In recent years, therefore, NASA has not asked for funding for nuclear power. In any case, Congress has allocated money for the effort. In the budget account for the fiscal year 2021, NASA received $ 110 million for the development of nuclear power.

Braun said it would cost significantly more – at least an order of magnitude – for NASA to work with the Department of Energy and other parts of the government to develop this technology and launch cargo flights to Mars in the mid-2030s. However, he said that this is the kind of project that NASA would be well positioned to tackle.

“This is the kind of technological challenge that NASA is built for, and this is the kind of technological challenge that our country expects NASA to overcome,” Braun said. ‘You know, that’s the kind of thing NASA was created for all the way back to the Apollo program. So, I guess they could do that. ‘

Starship

And what about the Starship concept that SpaceX is building to send humans to Mars? The project seeks to address the problem of the need for many chemical propellants by developing an inexpensive, reusable launch system. SpaceX engineers know that it will take a lot of fuel to reach Mars, but they believe the problem can be solved if Starship can be built to fly regularly and for relatively little money. The basic concept is to launch a Starship to orbit empty tanks and transfer fuel launched by other Starships into a low-Earth orbit before a single vehicle flies to Mars.
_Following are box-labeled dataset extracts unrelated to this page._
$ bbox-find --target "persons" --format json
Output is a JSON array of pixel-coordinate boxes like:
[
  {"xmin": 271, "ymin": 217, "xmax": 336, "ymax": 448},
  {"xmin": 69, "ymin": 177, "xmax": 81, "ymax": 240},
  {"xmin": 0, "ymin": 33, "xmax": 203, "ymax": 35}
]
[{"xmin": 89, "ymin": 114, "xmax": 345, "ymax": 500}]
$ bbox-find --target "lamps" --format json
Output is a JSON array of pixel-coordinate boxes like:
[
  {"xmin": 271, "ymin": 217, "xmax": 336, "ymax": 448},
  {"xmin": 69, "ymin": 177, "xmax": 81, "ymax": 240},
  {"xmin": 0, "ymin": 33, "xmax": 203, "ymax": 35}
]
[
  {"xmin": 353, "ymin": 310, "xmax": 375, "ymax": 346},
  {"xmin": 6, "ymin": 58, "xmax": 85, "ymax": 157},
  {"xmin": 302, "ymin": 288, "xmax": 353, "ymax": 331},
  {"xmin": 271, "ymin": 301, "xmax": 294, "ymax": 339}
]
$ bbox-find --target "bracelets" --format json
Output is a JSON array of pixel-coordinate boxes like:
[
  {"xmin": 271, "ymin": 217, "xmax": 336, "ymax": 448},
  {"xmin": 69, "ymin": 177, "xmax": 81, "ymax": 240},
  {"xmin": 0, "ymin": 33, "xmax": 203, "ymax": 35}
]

Braun said SpaceX is developing a plan to send humans to Mars with assumptions other than NASA. “I think there’s a fundamental difference in the assumptions that NASA tends to make for what kind of infrastructure is needed at Mars,” he said.

This is not to say that Starship cannot work. However, it illustrates the challenge of setting up a mission to Mars using only chemical propulsion. To use traditional propulsion, one has to limit the limits of reuse and heavy lift rockets to the extreme – this is exactly what SpaceX is trying to do with its fully reusable launch system.